If you're making clothes, I suggest starting with only a few polygons (say three: front, back, one side), adding a mirror and subdivision modifier, then extruding and adding loop cuts as you go. That way you only add loop cuts as you need them, and build topology that's as clean and efficient as you can make it. Over time, you'll probably find you need fewer and fewer polygons.
The big things to keep in mind when making clothes are seams and edges. First of all, it's easiest to UV map your clothes so the islands match a sewing pattern, and your UV seams match where you'd have real seams. Once you have those islands,, you want their edges to be as smooth as possible so you can put a nice even hem on them. So try to keep any poles (vertices that join a number of polygons besides four or two) away from your hem. For instance, if you're working around breasts or shoulders, you'll probably need a pole or two. But you can have a row or two of polygons around the edge that make a smooth boundary.
Also, if you're making clothes, remember that you can use the cloth modifier. For instance, if you want to make a simple shirt, all you have to do is model something pretty plain and stiff, then let it drape. Blender also allows you to
sew clothes now, sort of like Marvelous Designer, so you can look into that, too.
The skin modifier is very cool, but if you're making anything dynamic or conforming, you need to watch how you use anything that automatically creates topology. For anything static, it doesn't matter, but if it bends or flexes in anyway, then you need to watch where you put your loop cuts.
If you're working with Poser, it's best to import figures directly from the Geometries folder. You can work at any scale as long as you're consistent from importing to exporting (for instance scaling up by 10 going in, scaling down by 1/10 going out). That said, I find it really hard to make people-sized items that _aren't_ clothes without considering real world scale. 1 Blender Unit (BU) = 1 meter. Using Poser's meter scale, the scale from Blender to Poser is about 2.6125 to 1. That makes a conversion back scaling down by 0.3828. I usually fudge and use 2.5 and 0.4 respectively. That said, I've decided to use 0.3828 for non-figure related props, because my scenery (chairs, stairs, etc.) often comes in a bit too big. For clothes, jewelry, etc., it kind of doesn't matter because I'm measuring against the figure itself and not really relying on hard measurements. But I find that doesn't work as well for table legs or even flowers.

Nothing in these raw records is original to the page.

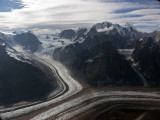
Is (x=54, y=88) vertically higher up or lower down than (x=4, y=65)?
lower down

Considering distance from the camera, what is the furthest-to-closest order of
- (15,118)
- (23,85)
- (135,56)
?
(135,56)
(23,85)
(15,118)

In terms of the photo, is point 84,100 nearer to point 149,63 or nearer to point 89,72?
point 89,72

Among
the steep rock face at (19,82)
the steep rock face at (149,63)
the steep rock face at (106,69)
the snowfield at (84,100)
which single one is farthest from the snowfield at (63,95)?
the steep rock face at (149,63)

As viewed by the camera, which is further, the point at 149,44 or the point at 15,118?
the point at 149,44

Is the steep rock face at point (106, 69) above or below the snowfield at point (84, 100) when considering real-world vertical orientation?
above

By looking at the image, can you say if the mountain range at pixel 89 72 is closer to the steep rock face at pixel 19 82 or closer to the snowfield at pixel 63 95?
the steep rock face at pixel 19 82

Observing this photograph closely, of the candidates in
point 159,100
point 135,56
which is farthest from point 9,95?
point 135,56

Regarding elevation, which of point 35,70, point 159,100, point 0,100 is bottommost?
point 159,100

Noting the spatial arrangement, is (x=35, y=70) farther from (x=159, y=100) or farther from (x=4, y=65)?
(x=159, y=100)
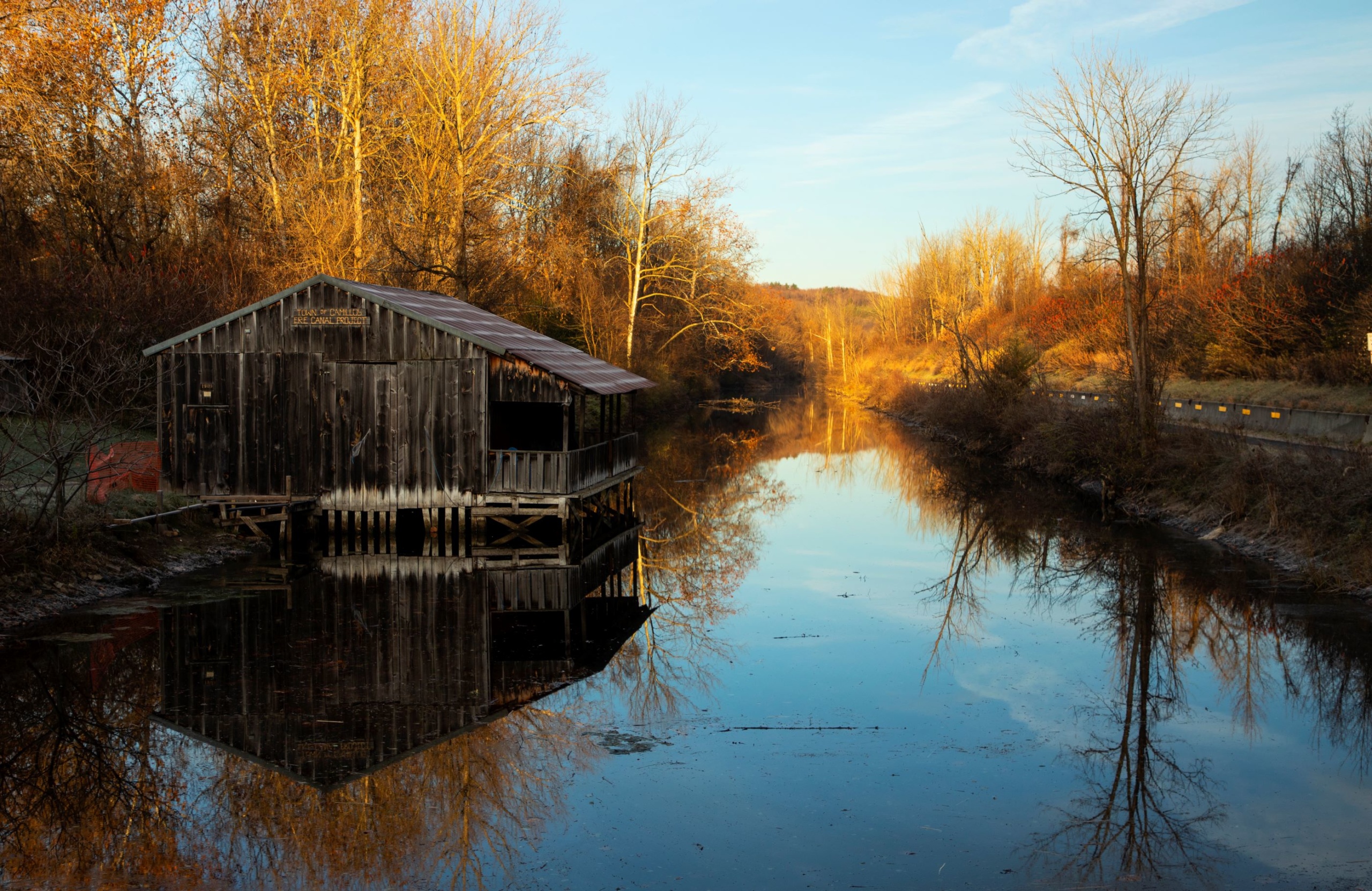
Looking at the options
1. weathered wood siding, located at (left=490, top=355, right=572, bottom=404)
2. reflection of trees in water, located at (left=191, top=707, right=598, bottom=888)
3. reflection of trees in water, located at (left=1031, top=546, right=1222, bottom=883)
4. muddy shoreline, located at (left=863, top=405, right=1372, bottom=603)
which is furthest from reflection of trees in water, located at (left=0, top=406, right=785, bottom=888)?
muddy shoreline, located at (left=863, top=405, right=1372, bottom=603)

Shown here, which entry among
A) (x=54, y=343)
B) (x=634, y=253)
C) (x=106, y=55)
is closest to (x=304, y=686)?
(x=54, y=343)

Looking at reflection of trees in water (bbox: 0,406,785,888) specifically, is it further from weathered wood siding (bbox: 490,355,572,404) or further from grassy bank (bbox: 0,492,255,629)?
weathered wood siding (bbox: 490,355,572,404)

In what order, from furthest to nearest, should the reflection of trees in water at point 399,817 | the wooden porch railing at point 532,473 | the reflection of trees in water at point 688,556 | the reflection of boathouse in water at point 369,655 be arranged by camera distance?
the wooden porch railing at point 532,473
the reflection of trees in water at point 688,556
the reflection of boathouse in water at point 369,655
the reflection of trees in water at point 399,817

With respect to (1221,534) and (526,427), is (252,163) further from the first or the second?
(1221,534)

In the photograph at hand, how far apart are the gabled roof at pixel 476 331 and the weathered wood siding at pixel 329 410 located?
0.24 meters

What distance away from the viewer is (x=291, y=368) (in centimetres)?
1906

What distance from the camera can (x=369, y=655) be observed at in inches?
478

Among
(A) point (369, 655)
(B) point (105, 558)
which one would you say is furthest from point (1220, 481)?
(B) point (105, 558)

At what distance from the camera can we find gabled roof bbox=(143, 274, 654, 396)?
18.7 meters

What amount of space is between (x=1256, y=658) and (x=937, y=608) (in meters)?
4.39

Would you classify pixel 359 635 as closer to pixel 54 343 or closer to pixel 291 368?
pixel 291 368

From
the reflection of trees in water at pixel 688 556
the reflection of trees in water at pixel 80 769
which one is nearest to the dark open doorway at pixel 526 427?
the reflection of trees in water at pixel 688 556

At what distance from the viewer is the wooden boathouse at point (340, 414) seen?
19016 millimetres

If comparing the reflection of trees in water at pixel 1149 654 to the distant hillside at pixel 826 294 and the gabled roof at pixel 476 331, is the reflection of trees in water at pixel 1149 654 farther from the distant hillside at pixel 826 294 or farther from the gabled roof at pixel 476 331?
the distant hillside at pixel 826 294
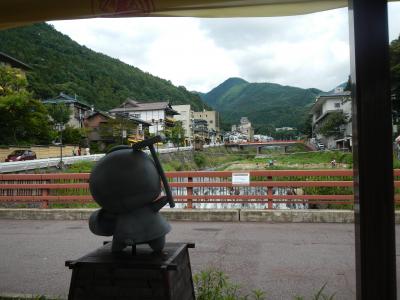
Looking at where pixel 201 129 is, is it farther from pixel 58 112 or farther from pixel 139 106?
pixel 58 112

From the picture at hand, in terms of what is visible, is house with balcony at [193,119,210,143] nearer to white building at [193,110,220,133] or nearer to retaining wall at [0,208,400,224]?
white building at [193,110,220,133]

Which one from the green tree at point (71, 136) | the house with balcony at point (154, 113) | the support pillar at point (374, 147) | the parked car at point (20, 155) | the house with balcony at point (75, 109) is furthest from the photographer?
the house with balcony at point (154, 113)

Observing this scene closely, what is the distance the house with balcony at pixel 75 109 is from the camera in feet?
167

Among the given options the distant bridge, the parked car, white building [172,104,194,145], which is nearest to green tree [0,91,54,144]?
the parked car

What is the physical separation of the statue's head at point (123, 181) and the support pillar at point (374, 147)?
1.28 meters

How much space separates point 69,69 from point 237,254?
57.8m

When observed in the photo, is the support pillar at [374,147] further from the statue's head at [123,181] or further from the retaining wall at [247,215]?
the retaining wall at [247,215]

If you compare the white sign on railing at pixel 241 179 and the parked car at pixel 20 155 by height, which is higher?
the parked car at pixel 20 155

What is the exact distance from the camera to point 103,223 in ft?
8.63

One of _the_ strongest aspects of Blender is its polygon modeling capabilities. It's really easy and fast to extrude, make loop cuts, etc. Add the
F2 add-on, and it's even faster to fill in spaces and extend grids. If you select a vertice or edge and CTRL + click, you automatically extrude your mesh in the direction of a click. Want to make fancy designs? Just make a small box and start clicking away like you're drawing. Same works for the skin modifier. Want to make a tree from scratch, without using sapling? Start with a vertex and just start CTRL clicking away to make the skeleton.
If you want to do procedural modeling (making weird geometric shapes, for instance), then Blender's not so great. But I have more clothing meshes that I can count that haven't been made into sets. It rarely takes me more than a few hours to model a whole set of clothes in Blender. It's everything else that's time consuming.
IMHO, the second strongest aspect of Blender is its sculpting capabilities. Especially if you have a pen and tablet. You can find tons of great tutorials out there about sculpting. There's also a (paid) retopo tool to make it easier retopologize a sculpt, but Blender does have built-in retopology tools that work (just not as easily). That said, I personally avoid that practice and prefer to have a nice strong base mesh with good topology before sculpting. I'm not advocating that way, because the industry standard is sculpt then retopo (though mostly people do this with Zbrush). It's more that I can't really speak on using sculpting that way, despite its growing popularity.
Given your spending constraints, Blender's also likely to be by _far_ the easiest way for you to paint 3D textures if you want or need to. If you map clothes right, they're _way_ easier to map in a 2D program. And Blender's 3D painting tools aren't nearly as controlled as Photoshop's 2D tools or Zbrush's 3D ones. But they are good, and better tools are expensive.